**Source extract:**
# Puppy Checklist



## GSD Fan (Sep 20, 2010)

I have these items ready for my puppy:

4 nylabones
2 kongs
2 bowls (may not be needed, considering raw)
1 clicker
2 traveling bowls
1 treat pouch
1 bone rope toy
1 collar
1 leash

next on the list:
crate
traveling carrier

What else do I need? Thank you.


----------



## PaddyD (Jul 22, 2010)

Soft squeaky toy; tennis balls; Kong Wubba
Dog poop pick-up bags

My dog always ignored nylabones


----------



## Caitydid255 (Aug 28, 2010)

I found that an old stuffed animal or a pillow was a great comfort to Freyja on her first couple of nights away from her mom. Having something soft to cuddle up to helped her relax. She still has the stuffed animal, its the only stuffed object that she hasn't destroyed.


----------



## GSD Fan (Sep 20, 2010)

Okay, adding squeaky toy, tennis balls, and a stuffed animal to the list.
I can just use plastic zip bags for poop.


----------



## Stosh (Jun 26, 2010)

Besides the crate, I can't think of anything else. Food, I suppose you have that already. Mine also enjoyed the soft animal to snuggle--the breeder gave me a small towel that the pups had slept on to take home, they do that with every pup. See if they have something like that you can have.


----------



## emsoskar (Oct 17, 2008)

A collar tag with his or her name on it :wub:


----------



## cassadee7 (Nov 26, 2009)

Nature's Miracle and a bunch of paper towels.


----------



## Bunch of Rascals (Dec 27, 2010)

Nature's Miracle is good but a cheap alternative that we used is a white vinegar/water mix. It gets the pheromones out just as effectively and you can just use a cheap water bottle. My suggestion for your list is bully sticks!!! Oh and we feed raw but still use the bowl. A lot of people feed on a mat but we just got a BIG bowl and he keeps it in there. Eases my mind


----------



## PaddyD (Jul 22, 2010)

cassadee7 said:


> Nature's Miracle and a bunch of paper towels.


Bissel carpet shampooer with a pet attachment.


----------



## XTOL (Jun 9, 2010)

Most important...a big box of bandaids and a tube
of antiseptic ointment. For the inevitable land shark phase.


----------



## paulag1955 (Jun 29, 2010)

Kong squeaky balls.


----------



## ZAYDA (Apr 22, 2010)

Bowl of treats placed near the outside door that he or she will be going out to go potty. 

Nothing else is needed except never let her/him out of your site. 
They will enjoy the toys they find on their own.

Check back after 4 weeks and now your list will change...lol good luck.

PS . you might want some crate info also to help you handle the first 1-3 nights.


----------



## GSD Momma (Dec 28, 2010)

I actually prefer the Advanced Nature's Miracle - it smells great. I can't stand the vinegar and water smell (barf).

One tip I just learned (the hard way), close off an area for playtime with the pup but don't make it too large. I gave ours run of the entire kitchen for play time (and I have a huge kitchen that is open concept) and the pup was way too distracted to even WANT to play with toys. After enclosing a much smaller area for playtime, she is MUCH more focused and relaxed now and not the holy terror / land shark she was a few days ago... LOL


----------



## RudeDogTraining (Jan 7, 2011)

patience, coffee (for those long sleepless-puppy nights, or early morning potty time), bitter yuck for when she starts wanting to chew inappropriate things. And I think you also need a congratulations from us on the forum!  :hugs:


----------



## Stosh (Jun 26, 2010)

Yes...congratulations on getting a new puppy!! Very exciting! Nothing holds as much hope and adventure as much as a new fluffy pup.


----------



## SARAHSMITH (Sep 19, 2010)

baby gates or corral.


----------



## GSD Fan (Sep 20, 2010)

Um, I haven't gotten the puppy yet. I'm just getting ready. Thank you for the congratulations any way. There's a pup that my breeder has that no one has claimed and I'd love to have him, even though he is a male.  He's dark red and white (siberian husky). But I'm getting off topic. Only two more major things on my list (crate and carrier).


----------

**Data lines:**
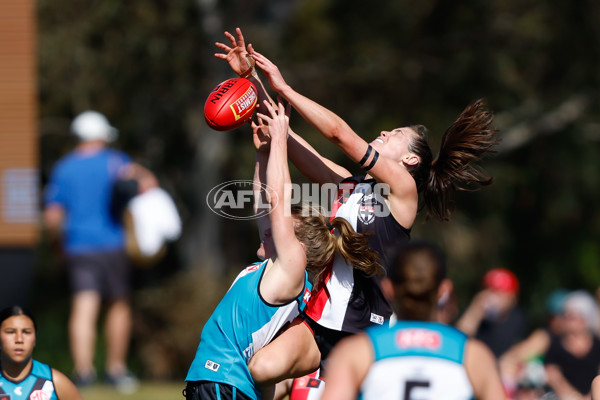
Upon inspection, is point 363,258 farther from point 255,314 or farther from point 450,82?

**Problem:** Reproduce the puppy checklist thread word for word, from "## ZAYDA (Apr" down to "first 1-3 nights.".

**Output for this task:**
## ZAYDA (Apr 22, 2010)

Bowl of treats placed near the outside door that he or she will be going out to go potty. 

Nothing else is needed except never let her/him out of your site. 
They will enjoy the toys they find on their own.

Check back after 4 weeks and now your list will change...lol good luck.

PS . you might want some crate info also to help you handle the first 1-3 nights.